How reliability engineering can verify disaster recovery plans
Disaster recovery plans have always been a crucial part of businesses—especially essential services like banks. These plans help keep your business up and running during a disaster or extreme scenario so you can be there for your customers when they need you the most.
And in an age where technology and applications are essential for providing service, your disaster recovery plans need to include how you’ll be able to meet minimal thresholds of operation even in the face of outage-causing events.
In fact, IT disaster recovery plans are so crucial to modern business that they’re being required by regulations across the globe, including APRA CPS 230 in Australia, DORA in the EU, FCA PS21/3 in the UK, and OSFI Guideline E-21 in Canada.

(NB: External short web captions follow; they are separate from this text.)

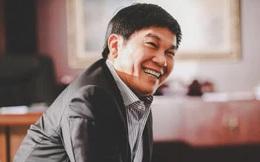Tỷ phú Trần Đình Long dùng chiến lược kinh doanh nào để giúp cổ đông Hòa Phát X5 tài khoản chỉ sau hơn 1 năm?
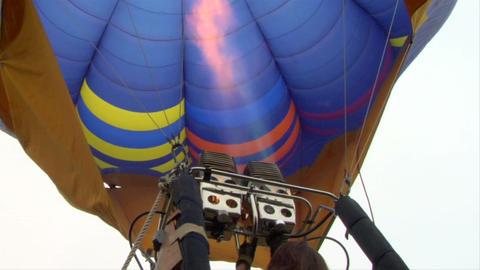 hot-air balloon 13 Stock Video Footage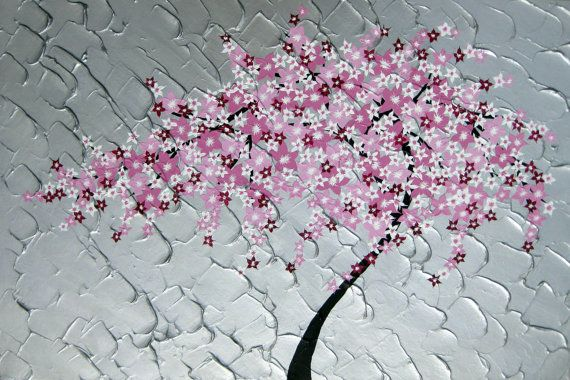 japanese cherry blossom painting japanese cherry by SheerJoy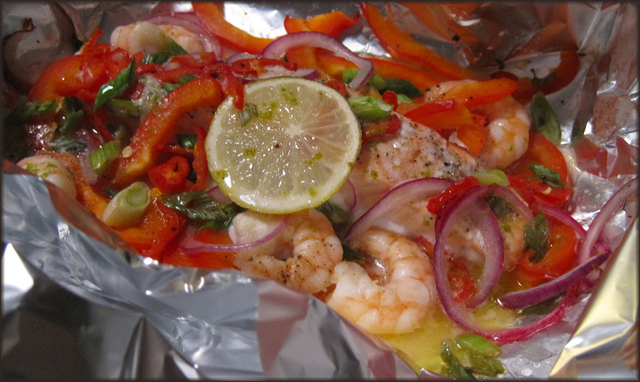 Foil Baked Salmon and King Prawns with Chilli and Lime Butter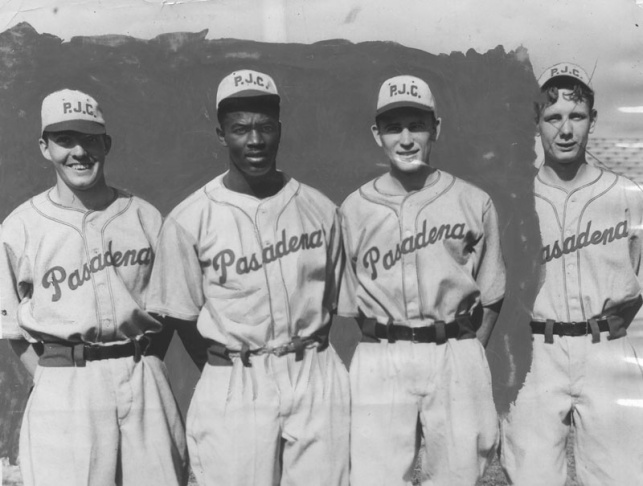 Brooklyn Dodgers, Jackie Robinson (second from left) starred at Pasadena's Muir High, then at Pasadena Junior College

This blog shows how reliability engineering and Gremlin can help test your disaster recovery plans to make sure you’re prepared—and compliant with regulations.
How can reliability engineering help?
No matter how good your disaster recovery plan is, you don’t know for sure that it will work until a disaster actually happens—which is the exact worst time to find out your plans aren’t effective. Reliability engineering is the practice of using a combination of technologies and processes to simulate failure scenarios and detect configuration risks to uncover how your systems, plans, and processes respond under real-world conditions.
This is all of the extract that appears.